A Systematic Review of AI-Enabled Predictive Quality Control in Advanced Metal Manufacturing Systems

Abstract

This study addresses the persistent problem that quality control in advanced metal manufacturing remains largely reactive, while defect formation is nonlinear, high-dimensional, and costly to detect late, creating scrap, rework, warranty risk, and inspection bottlenecks.
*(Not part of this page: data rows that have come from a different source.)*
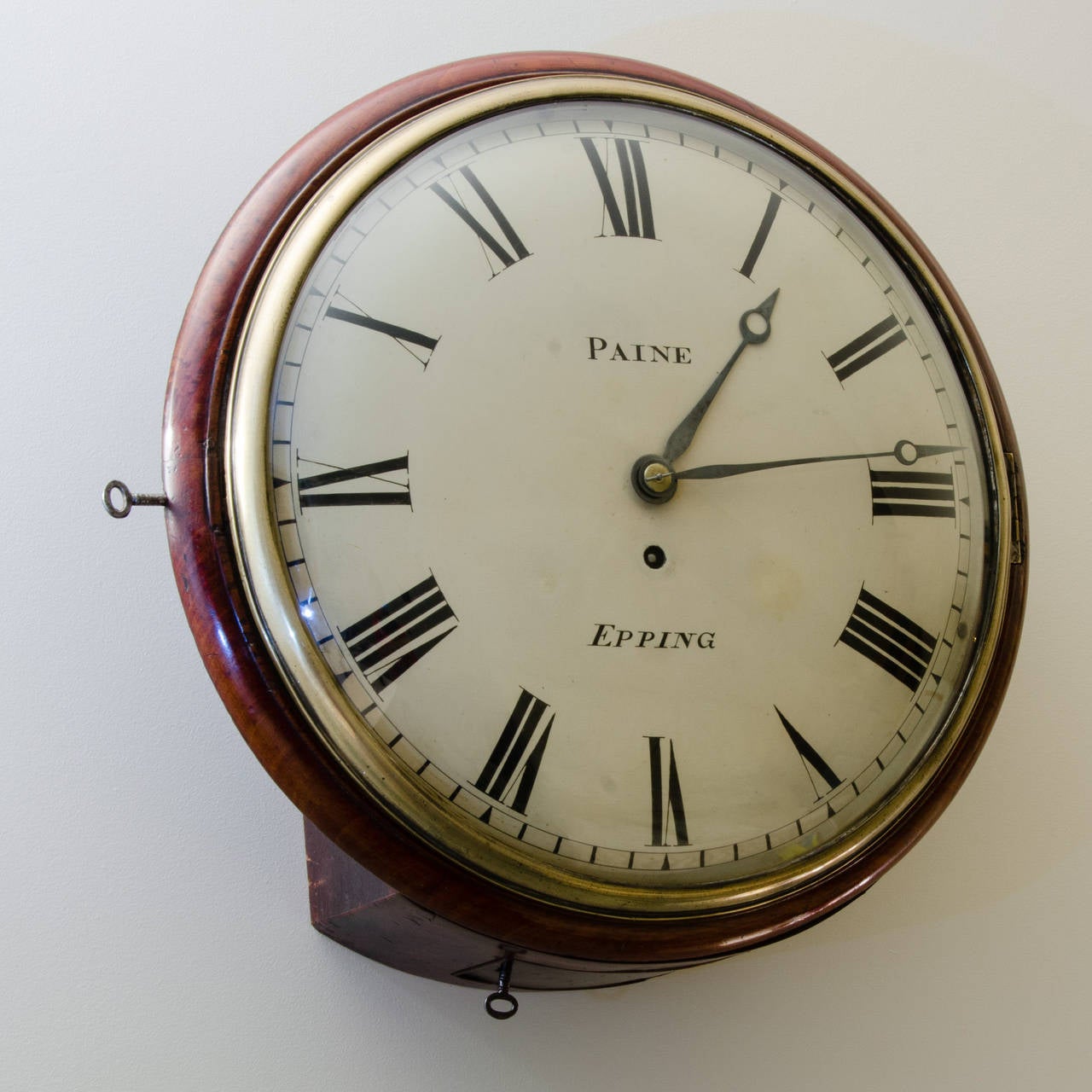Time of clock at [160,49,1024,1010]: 1:13
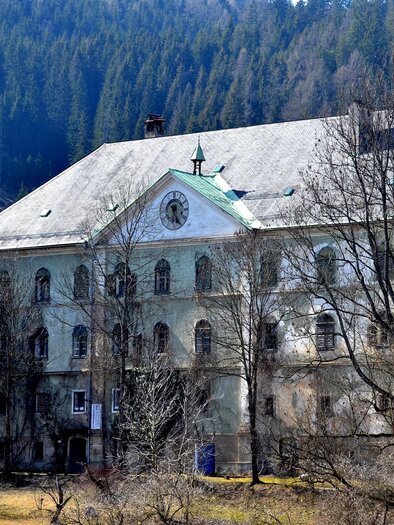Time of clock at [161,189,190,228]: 6:25
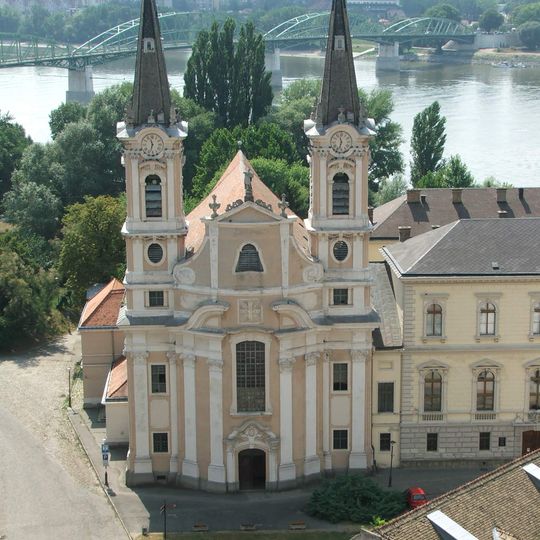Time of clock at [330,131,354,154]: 11:32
The purpose was to quantify and synthesize how AI-enabled predictive quality control (PQC) performs and how deployment-ready it is across manufacturing settings, using a quantitative cross-sectional, case-based design in which each eligible publication is treated as a comparable “case.” The sample comprised 52 peer-reviewed cases (2005–2023) spanning industrial and laboratory environments, including enterprise production cases (real factory datasets) and digitally integrated settings where analytics are typically deployed through cloud and enterprise workflows. Key variables included (1) model family (deep learning, classical ML, hybrid), (2) data modality (machine vision, sensor time-series, NDT-based data), (3) validation rigor (internal vs external), (4) performance metrics (F1, AUC, precision, recall), and (5) implementation readiness (1–5 rubric). The analysis plan used structured coding, frequency distributions, cross-tabulation by context and modality, and comparative summary statistics (means, SD). Headline findings show that deep learning dominated 61.5% (32/52) of cases versus 34.6% (18/52) classical ML and 3.8% (2/52) hybrid approaches; machine vision was the most common input (44.2%, 23/52), followed by sensor time-series (36.5%, 19/52) and NDT-driven data (19.2%, 10/52). Multi-modal fusion appeared in 30.8% (16/52) of cases and 75.0% (12/16) reported performance gains over single-modality baselines. Reporting rigor was uneven: while 86.5% (45/52) reported standard predictive metrics, only 21.2% (11/52) reported external validation. Industrial enterprise datasets showed lower average performance (mean F1 = 0.84, SD = 0.07) than lab datasets (mean F1 = 0.91, SD = 0.05), yet more often reported operational impact (63.2% vs 21.7%). Implications are that PQC benefits most when embedded in enterprise-quality data ecosystems, prioritized for drift-aware validation, and paired with explainability and monitoring to support auditability, risk-based inspection, and scalable deployment.